§ **Task item**: Give back only the lines in the records below from the one with "har tabt sin" to the one with "Bisættelsen finder sted", both inclusive, word for word.

§ **Task material**:
*** Begin section ***

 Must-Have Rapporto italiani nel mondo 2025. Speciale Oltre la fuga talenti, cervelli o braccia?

*** End section ***
*** Begin section ***

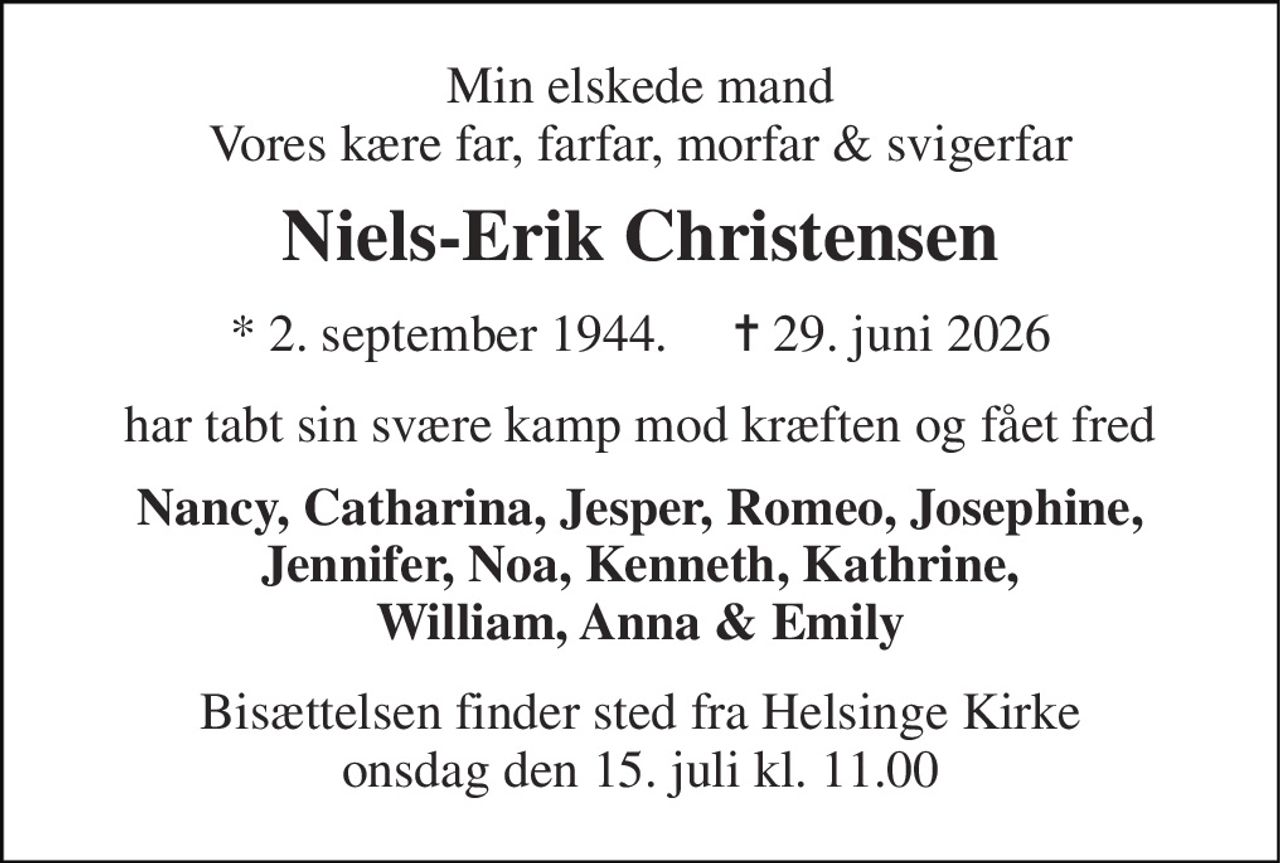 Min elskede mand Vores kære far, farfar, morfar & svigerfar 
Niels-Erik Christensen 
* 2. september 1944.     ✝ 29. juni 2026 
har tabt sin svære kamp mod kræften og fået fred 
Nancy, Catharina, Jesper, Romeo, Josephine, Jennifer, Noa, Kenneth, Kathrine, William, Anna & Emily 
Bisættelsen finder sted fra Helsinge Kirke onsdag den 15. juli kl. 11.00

*** End section ***

§ **Expected output**:
har tabt sin svære kamp mod kræften og fået fred 
Nancy, Catharina, Jesper, Romeo, Josephine, Jennifer, Noa, Kenneth, Kathrine, William, Anna & Emily 
Bisættelsen finder sted fra Helsinge Kirke onsdag den 15. juli kl. 11.00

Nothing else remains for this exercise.